Client Side Encryption
- Client library such as the Amazon S3 Encryption Client
- Clients must encrypt data themselves before sending to S3
- Clients must decrypt data themselves when retrieving from S3
- Customer fully manages the keys and encryption cycle
Encryption in transit (SSL/TLS)
- Amazon S3 exposes:
* HTTP endpoint: non encrypted
* HTTPS endpoint: encryption in flight
- You're free to use the endpoint you want, but HTTPS is recommended
- Most client would use the HTTPS endpoint by default
- HTTPS is mandatory for SSE-C
- Encryption in flight is also called SSL/TLS
S3 Security
- User based
* IAM 정책 - IAM 콘솔에서 특정 사용자에 대해 허용되어야 하는 API 호출
- Resource Based
* Bucket 정책 - S3 콘솔의 Bucket 전체 규칙 - 교차 계정 허용
* Object 액세스 제어 목록 (ACL) - 더 세분화된 제어
* Bucket 액세스 제어 목록 (ACL) - 덜 일반적임
- Note: an IAM principal can access an S3 object if
* the user IAM permissions allow it OR the resource policy ALLOWS it
* AND there's no explicit DENY
S3 Bucket Policies
- JSON based policies
* Resources: buckets and objects
* Actions: Set of API to Allow or Deny
* Effect: Allow / Deny
* Principal: The account or user to apply the policy to
- Use S3 bucket for policy to:
* Grant public access to the bucket
* Force objects to be encrypted at upload
* Grant access to another account (Cross Account)
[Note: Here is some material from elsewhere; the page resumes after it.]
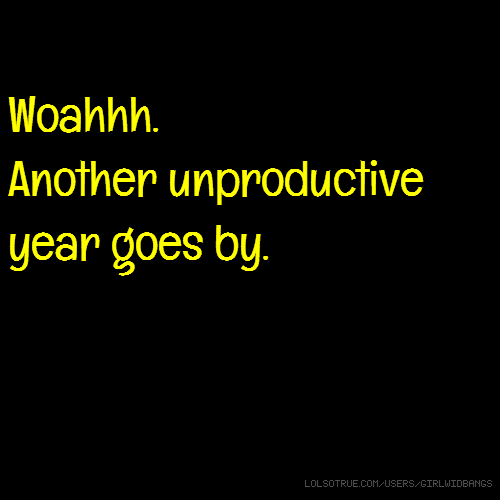 Woahhh. Another unproductive year goes by.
Bucket settings for Block Public Access
- Block public access to buckets and objects granted through
* new access control lists (ACLs)
* any access control lists (ACLs)
* new public bucket or access point policies
- Block public and cross-account access to buckets and objects throught any public bucket or access point policies
- These settings were created to prevent company data leaks
- If you know your bucket should never be public, leave these on
- Can be set at the account level
S3 Security - Other
- Networking:
* Supports VPC Endpoints (for instances in VPC without www internet)
- Logging and Audit:
* S3 Access Logs can be stored in other S3 bucket
* API calls can be logged in AWS CloudTrail
- User Security:
* MFA Delete: MFA (Multi Factor Authentciation) can be required in versioned buckets to delete objects
* Pre-Signed URLs: URLs that are valid only for a limited time (ex: premium video service for logged in users)
S3 Select & Glacier Select
- Retrieve less data using SQL by performing server-side filtering
- Can filter by rows & columns (simple SQL statements)
- Less network transfer, less CPU cost client-side
- Note: Glacier Select can only do uncompressed CSV files
S3 Event Notifications
- S3:ObjectCreated, S3:ObjectRemoved, S3:ObjectRestore, S3:Replication...
- Object name filtering possible (*.jpg)
- Use case: generate thumbnails of images uploaded to S3
- Can create as many "S3 events" as desired
- S3 event notifications typically deliver events in seconds but can sometimes take a minute or longer
- If two writes are made to a single non-versioned object at the same time, it is possible that only a single event notification will be sent
- If you want to ensure that an event notification is sent for every successful write, you can enable versioning on your bucket.